New York City, 10 years later: Pessimism has been vanquished, terrorism has not

By John J. Metzler

NEW YORK, September 12, 2011 — On a picture perfect September day in 2001, the Grim Reaper visited New York to spread carnage and to shock and stun the very foundations of American society. Passenger aircraft, hijacked by Al Qaida terrorists, slammed into the World Trade Center Towers, the Pentagon, and a field in Pennsylvania, in a combined assault which killed over 3,000 innocent people, mostly civilians.

Now, a decade after the heinous attacks, the shadows of September 11th still haunt the United States. The near surrealistic events of that day are etched in the memories of those of us who witnessed the attacks first hand, although in my case not in lower Manhattan but across the bridge, seeing the city skyline as a tableau under attack, viewing the twin towers as two billowing smokestacks into the azure blue sky, and then watching the events on TV as if the entire event were somehow a nightmare that could be switched off with the remote. It couldn’t, it wasn’t, and the real fright only set in the following day.

ew York Police Department tactical police officers stand guard near the New York Stock Exchange on Sept. 9. / Getty Images / Justin Sullivan

I recall September 11th with a kind of suspended animation; after routinely dropping off our daughter at grade school and seeing an acquaintance who was a New York Fire Department Captain (he would die later that day on duty), I drove towards the city to hear the first reports “of a plane apparently hitting the World Trade Center.” Minutes later a flood of reports on WCBS radio said this was not an accident. A second plane had struck the Towers, and then….well we know the rest painfully well. Three hundred forty-three members of the New York Fire Department were killed in the line of duty that tragic day.

Being just miles from what became known as Ground Zero, most people were too stunned by disbelief to be scared; we always felt “it couldn’t happen here.” Terrorist bombs be they in Belfast, Beirut, or Bombay, were always “somewhere else.” This was the USA after all. The attacks on America became the Pearl Harbor of our generation, sixty years after that day of infamy in Hawaii.
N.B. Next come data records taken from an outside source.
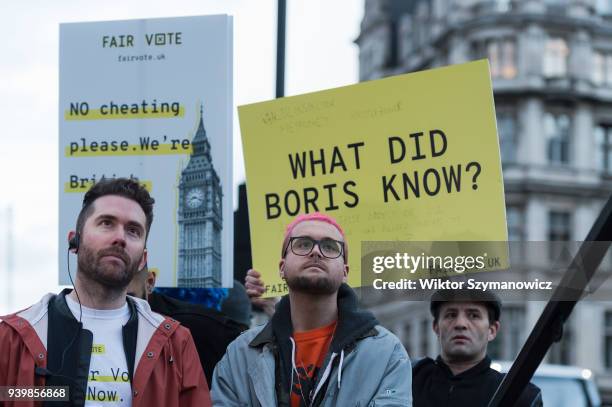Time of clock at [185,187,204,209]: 8:18
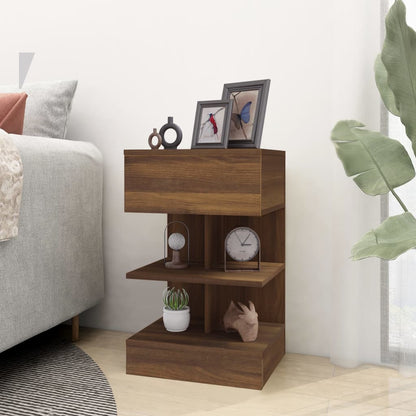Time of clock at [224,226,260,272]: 3:06
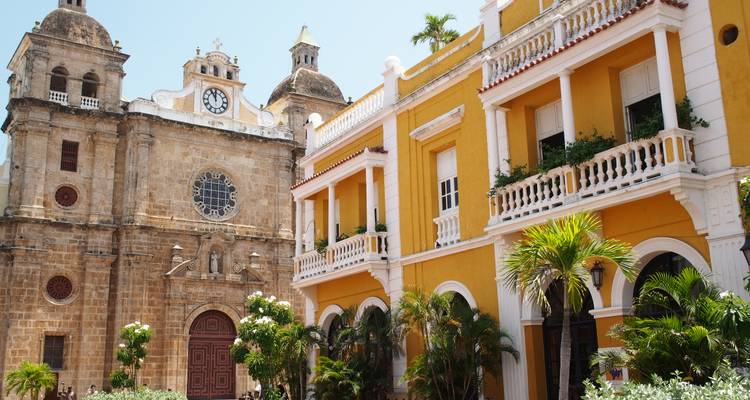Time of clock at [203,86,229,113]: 11:55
But the aggressors of Pearl Harbor had a home address; Tokyo. The state entity was Imperial Japan.

The nineteen Al Qaida hijackers, mostly fundamentalist Egyptians and Saudis and their leader Osama Bin Laden had no such formal state connection nor return address save for the rural vastness of the wretched Islamic Emirate of Afghanistan then ruled by the Taliban.

America’s response had to be decisive, precise, but measured; President George W Bush, contrary to popular myth did not rush into the Afghanistan military mission as was being begged for across much of the political spectrum, but wisely allowed a brilliantly coordinated CIA campaign using local Afghan insurgents to topple the Taliban regime.

Securing the American homeland in the aftermath of the attacks was no less a daunting task, given years of neglect in domestic security; this too was accomplished quickly and effectively.

Fast forward to 2011. Without question the United States is better protected and prepared today than in September 2001, though that does not discount another attempt or attack, but not likely of the magnitude of a decade ago.

We can thank both domestic law enforcement (NYPD/FBI) as well as the aggressive preemptive actions of the men and women of the U.S. military overseas. Rudy Giuliani, the feisty former New York Mayor became synonymous with the rescue, recovery and comeback efforts for the Big Apple in the frightened aftermath of the attacks.

In recent comments to the British media, Giuliani — dubbed “America’s Mayor” — stressed that complacency and political correctness could hamper preparedness to preventing new attacks. He added moreover that the difference between Pearl Harbor and consigning September 11th to history, was that while the Axis powers had been defeated by 1945, such was still not the case with the Al Qaida terrorists.

Thinking back to that tragic day and the ensuing pessimism of post-September 11th America, it’s amazing how far we have come. New York’s traditional optimism, brashness and commercial verve are back; but so too are the subliminal thoughts about that dark day a decade ago. After respectful commemoration ceremonies, may the skirl of the bagpipes of the NY Fire Department, continue to haunt the terrorists. Never Forget!

John J. Metzler is a U.N. correspondent covering diplomatic and defense issues. He writes weekly for WorldTribune.com.